Lucky you! Let me know how it is, thinking of taking my boyfriend there for his 21st! xx


----------



## Roller83 (Dec 18, 2010)

Well I'm thinking im defo up for this... So 7pm is the time. What part of lakeside car park we talking?


----------



## Dotti (Mar 9, 2003)

Looking forward to this meet


----------



## starxo (Nov 8, 2010)

which car park would people say is the best that kinda time?


----------



## Roller83 (Dec 18, 2010)

Preferably one with no or only a couple of doggers haha...

Multi storey or outside ?


----------



## Roller83 (Dec 18, 2010)

Preferably one with no or only a couple of doggers haha...

Multi storey or outside ?


----------



## Devil (Mar 12, 2010)

Depending on the amount of people going to this depends on where to park really.

You could take over the McDonalds car park which usually has modders of all kinds in it parked up. If there was 5 - 10 ppl going i think it would be ok in there and all parked together.

If you want a car park with loadsa space and not near any1 else then burger king car park is bigger.

If only a few is going id say go for the McDonalds 1 personally. Few other cars there also to look at possibly.

I'll swing by tomoz also... Ill check back later to see if any1 has a car park decided.


----------



## bella_beetle2.0 (Feb 9, 2010)

exactly how many are going?


----------



## Devil (Mar 12, 2010)

judging by the last lakeside meet it will be ME ME ME ME OH... AND me :lol:

i'll take a drive there tomoz anyways between 7 and 7.30 McDonalds car park and see if any1 turned up. I'll defo be there so thats 1 defo...

Any1 else ?


----------



## Gareth50 (Feb 18, 2011)

Guys, sorry cant make tonight, hope to meet you all soon

Gareth


----------



## starxo (Nov 8, 2010)

I'll be there, as will Dotti. Looks like about 5 of us. Hopefully some will turn up without saying on here!

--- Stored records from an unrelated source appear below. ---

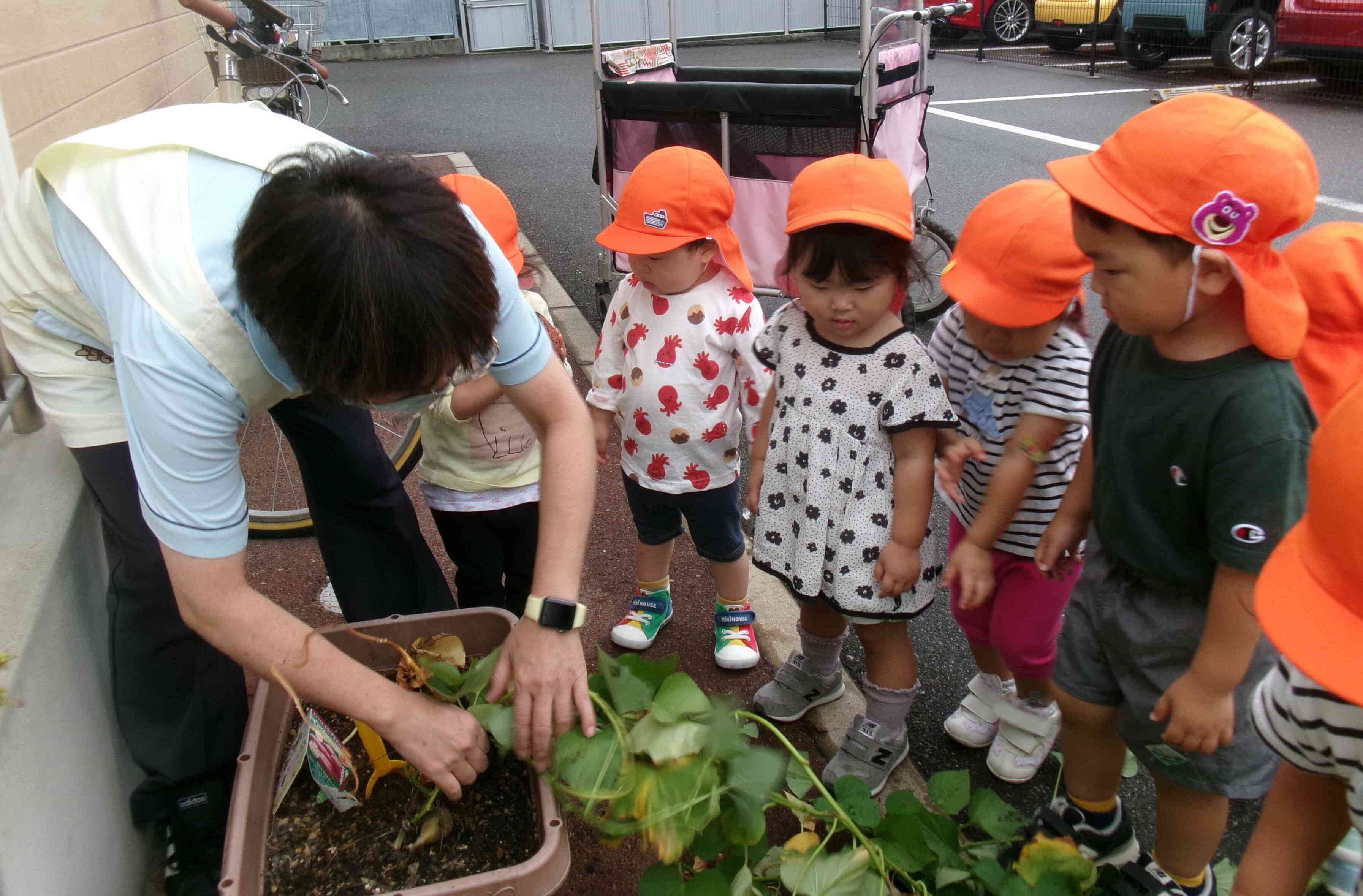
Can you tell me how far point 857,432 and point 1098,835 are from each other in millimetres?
905

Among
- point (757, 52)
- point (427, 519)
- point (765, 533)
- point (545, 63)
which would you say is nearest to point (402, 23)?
point (545, 63)

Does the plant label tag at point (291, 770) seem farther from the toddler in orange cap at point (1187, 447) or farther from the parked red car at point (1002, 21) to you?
the parked red car at point (1002, 21)

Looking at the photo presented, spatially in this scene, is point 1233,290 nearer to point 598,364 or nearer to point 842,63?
point 598,364

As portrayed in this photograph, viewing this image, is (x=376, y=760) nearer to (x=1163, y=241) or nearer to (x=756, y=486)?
(x=756, y=486)

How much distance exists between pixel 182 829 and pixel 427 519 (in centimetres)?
162

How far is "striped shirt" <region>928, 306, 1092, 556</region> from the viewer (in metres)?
1.88

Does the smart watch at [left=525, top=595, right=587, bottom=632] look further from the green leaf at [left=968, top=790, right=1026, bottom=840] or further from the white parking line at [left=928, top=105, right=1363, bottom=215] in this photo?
the white parking line at [left=928, top=105, right=1363, bottom=215]

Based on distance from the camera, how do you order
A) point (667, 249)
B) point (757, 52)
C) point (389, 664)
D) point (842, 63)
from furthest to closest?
1. point (757, 52)
2. point (842, 63)
3. point (667, 249)
4. point (389, 664)

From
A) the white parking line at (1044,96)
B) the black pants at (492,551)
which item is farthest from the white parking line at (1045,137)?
the black pants at (492,551)

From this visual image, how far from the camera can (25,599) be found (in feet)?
5.43

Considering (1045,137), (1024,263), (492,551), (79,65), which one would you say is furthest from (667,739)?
(1045,137)

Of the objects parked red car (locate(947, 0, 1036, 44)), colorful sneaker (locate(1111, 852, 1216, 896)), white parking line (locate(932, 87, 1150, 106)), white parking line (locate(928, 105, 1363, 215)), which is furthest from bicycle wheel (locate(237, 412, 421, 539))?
parked red car (locate(947, 0, 1036, 44))

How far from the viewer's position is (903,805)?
1.71 m

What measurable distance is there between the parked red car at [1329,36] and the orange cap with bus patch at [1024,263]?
9.47 m
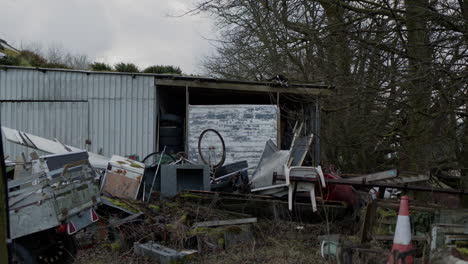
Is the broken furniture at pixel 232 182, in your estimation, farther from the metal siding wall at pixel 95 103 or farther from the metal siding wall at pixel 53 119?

McDonalds car park sounds like a good bet, may be some other groups will be down there to take a nose at!
Where exactly is this though? haha useless girl i am!!

Be there at 7


----------



## JNmercury00 (May 22, 2007)

i thought this was on last night!

i won't be able to make it as i will be down the toby carvery in harlow getting drunk for my gf's mate's birthday.


----------